• Material de partida
# # # # # # #

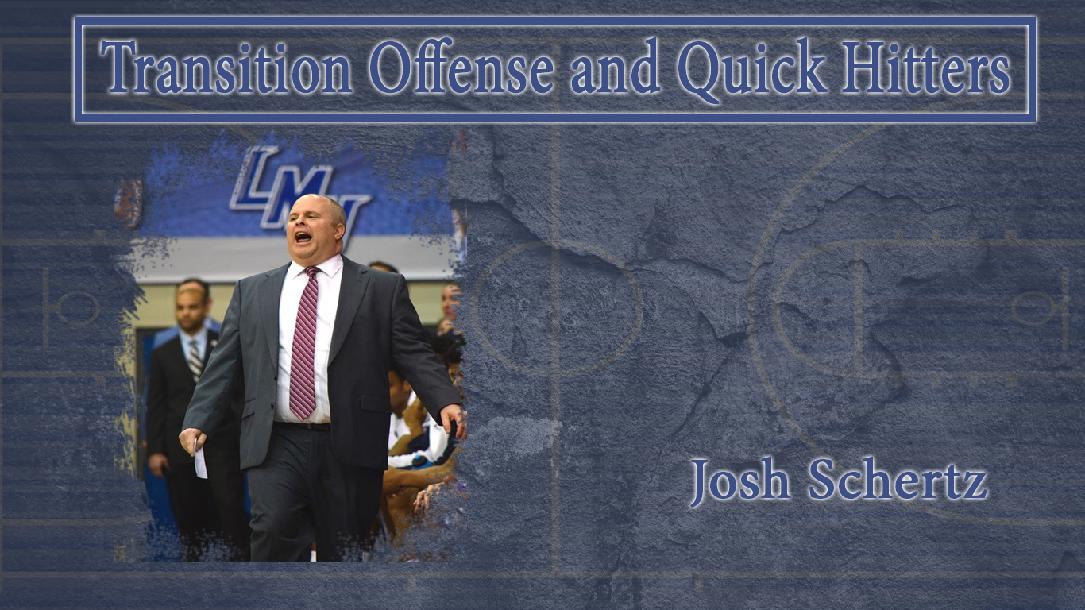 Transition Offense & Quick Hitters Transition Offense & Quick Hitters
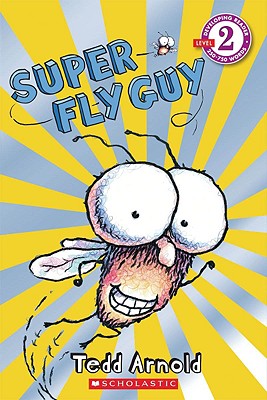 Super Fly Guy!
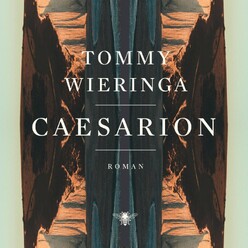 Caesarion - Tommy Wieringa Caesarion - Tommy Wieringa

# # # # # # #

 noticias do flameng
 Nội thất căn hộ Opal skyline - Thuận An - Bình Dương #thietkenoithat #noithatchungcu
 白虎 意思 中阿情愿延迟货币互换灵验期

# # # # # # #

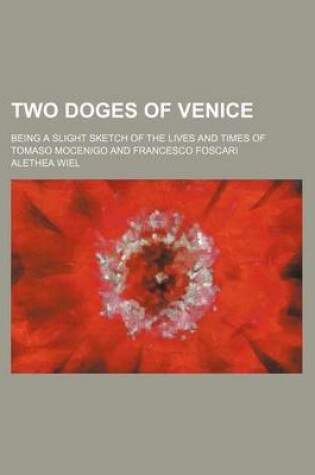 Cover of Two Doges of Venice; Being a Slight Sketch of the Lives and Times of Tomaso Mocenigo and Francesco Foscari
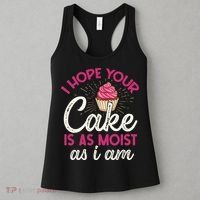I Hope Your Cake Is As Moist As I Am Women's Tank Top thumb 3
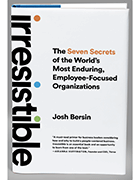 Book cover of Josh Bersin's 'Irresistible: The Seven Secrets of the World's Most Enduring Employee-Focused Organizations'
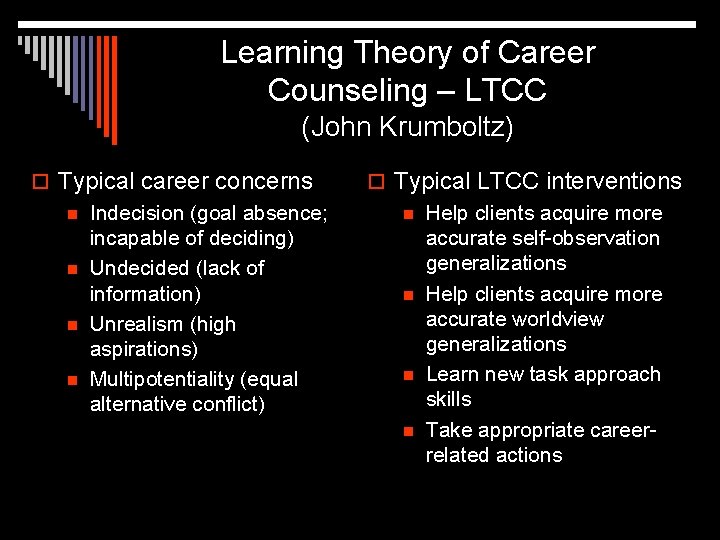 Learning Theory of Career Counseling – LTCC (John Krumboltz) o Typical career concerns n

# # # # # # #

• Actividad
Indica todas las líneas del material en las que aparece la palabra "thietkenoithat" y cópialas completas.

• Solución paso a paso
 Nội thất căn hộ Opal skyline - Thuận An - Bình Dương #thietkenoithat #noithatchungcu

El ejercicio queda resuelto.